MPH: Alfa due F1 improvement as it waits for big bang of Audi ownership

F1

In just over two years, Audi will begin trying to transform Sauber into an F1 championship-winning team. Right now it's just ticking over, says Mark Hughes, but a recent upgrade could show its worth in Qatar

Zhou Guanyu at Suzuka in 2023 Japanese Grand Prix

Alfa upgrade offered promise in Suzuka. Can it deliver in Qatar?

Sauber

Mark Hughes

Sauber, in its final season under Alfa Romeo colours, is suffering a rather lacklustre season, way less competitive than last year when it finished sixth in the constructors championship. It is of course in a period of transition, set to become the works Audi team from 2026.

But Audi doesn’t own it yet. It owns a minority stake which will be progressively upped until it’s the majority shareholder for ‘26 — and that’s perhaps where the current under-performance is rooted.
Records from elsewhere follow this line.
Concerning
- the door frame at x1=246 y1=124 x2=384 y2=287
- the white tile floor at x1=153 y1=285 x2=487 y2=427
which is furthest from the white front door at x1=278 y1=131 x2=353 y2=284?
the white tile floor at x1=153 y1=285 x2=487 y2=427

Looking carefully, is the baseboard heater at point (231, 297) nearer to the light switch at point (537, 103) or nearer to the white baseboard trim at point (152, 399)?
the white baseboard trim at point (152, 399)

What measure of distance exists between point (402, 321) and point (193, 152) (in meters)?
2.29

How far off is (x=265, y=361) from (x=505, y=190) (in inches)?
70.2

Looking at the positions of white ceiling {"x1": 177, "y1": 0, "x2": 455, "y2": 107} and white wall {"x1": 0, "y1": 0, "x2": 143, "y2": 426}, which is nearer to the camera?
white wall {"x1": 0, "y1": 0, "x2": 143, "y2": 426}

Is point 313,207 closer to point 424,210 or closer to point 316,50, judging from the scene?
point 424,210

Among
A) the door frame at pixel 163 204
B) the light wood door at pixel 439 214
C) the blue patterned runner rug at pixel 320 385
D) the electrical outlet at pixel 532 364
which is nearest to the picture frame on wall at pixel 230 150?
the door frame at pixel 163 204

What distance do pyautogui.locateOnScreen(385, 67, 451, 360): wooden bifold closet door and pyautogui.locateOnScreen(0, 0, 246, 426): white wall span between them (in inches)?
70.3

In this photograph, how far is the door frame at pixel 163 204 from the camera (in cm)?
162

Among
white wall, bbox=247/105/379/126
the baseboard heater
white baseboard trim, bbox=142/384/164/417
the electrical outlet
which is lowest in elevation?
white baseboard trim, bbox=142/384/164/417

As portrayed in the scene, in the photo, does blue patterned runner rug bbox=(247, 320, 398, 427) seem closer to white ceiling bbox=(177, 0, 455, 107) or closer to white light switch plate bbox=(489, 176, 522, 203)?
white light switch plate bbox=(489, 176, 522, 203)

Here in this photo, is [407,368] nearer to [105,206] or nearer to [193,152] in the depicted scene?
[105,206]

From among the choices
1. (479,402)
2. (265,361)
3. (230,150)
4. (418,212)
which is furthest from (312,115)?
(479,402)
This isn’t really a team giving the impression of gearing up to become the big entity it’s destined to be. Rather, it’s just carrying on as before, still with only around 600 people, with no big new investments being made yet. It’s ticking over. Ideally, this would be when Audi would be making those big capital investments and recruitments, financing the big expansion ready for the Audi-badged programme to hit the ground running in ‘26. But because Finn Rausing – the Swedish Tetra Laval business billionaire who rescued the team from oblivion a few years ago – is still the owner, that’s not happening. As another team principal observed: “If you’ve agreed to sell your car to someone next year you’re not going to put a new set of tyres on it now, are you? You’re not going to spend your money for his benefit. You’re just going to keep it running and in one piece.”
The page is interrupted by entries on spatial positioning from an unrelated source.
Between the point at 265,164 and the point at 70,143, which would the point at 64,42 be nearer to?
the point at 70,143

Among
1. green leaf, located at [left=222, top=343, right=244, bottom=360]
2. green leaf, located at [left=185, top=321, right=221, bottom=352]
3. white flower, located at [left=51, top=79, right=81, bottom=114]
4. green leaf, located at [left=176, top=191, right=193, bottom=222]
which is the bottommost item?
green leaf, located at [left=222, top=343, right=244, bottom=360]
Competitive cycles are long in F1. Getting the right blend of individuals and facilities together is a long game. It does seem as if a golden opportunity of timing — of being able to invest before officially entering – is being squandered here. But if that’s what the structuring of the deal imposes…

From the archive

Last year the Alfa-badged C42 was on occasion a strong ‘best of the rest’ contender behind the big three teams. It was the only car which began the season on the minimum weight limit and so got off to a strong start. As others went on weight-saving programmes, so that competitiveness tailed off. This year’s C43 hasn’t even had that advantage. It’s not a bad car; doesn’t do anything particularly poorly, is just a little off everywhere. It’s decently competitive on slow corners (so long as they are not bumpy) and fares well relative to those around it when conditions are hot, as it has good tyre usage. But it appears to be aerodynamically inefficient.

Valtteri Bottas has been very diplomatic but reading between the lines of his words, he’s disappointed there has been no expansion made and that the team’s small size has limited the car’s development. But when it was suggested that, ‘Audi will be very competitive in ’26’, his reply of, “That’s the rumour,” suggests he needs some convincing yet. Not that he will necessarily still be there then, for his contract runs only to the end of ’25.

Valtteri Bottas cycling on Losail circuit ahead of 2023 Qatar Grand Prix

Keeping is thoughts to himself; Bottas has seen rival teams outpace Alfa development

Sauber

But while Audi’s run-up may be less than ideal, there’s at least hope of the C43’s form improving in the last few races of this season. A major aerodynamic upgrade was brought to Singapore and while it didn’t make much difference to the car’s competitiveness there, in Japan there was promise in practice, though it was not fulfilled in qualifying, as trackside engineering chief Xevi Pujolar outlined: “In FP3, we looked pretty strong. We thought we had potential for at least Q2, maybe if everything went well even Q3. But everything is very, very tight and we could see there was potential to be knocked out in Q1 as well [which is what happened]. In the Q1 second run Valtteri could not match his FP3 performance in sector 1, lost time through the Esses, then Zhou Guanyu had a mistake in Turn 9 and that was it. The potential was there easily if we’d put it together.” In the Friday long runs, Bottas had been quite impressive too.

So watch out for it this weekend around Qatar’s Losail track which features similar sort of high-speed corners to those of Suzuka. But perhaps don’t expect too much of Audi’s early days a couple of years down the line.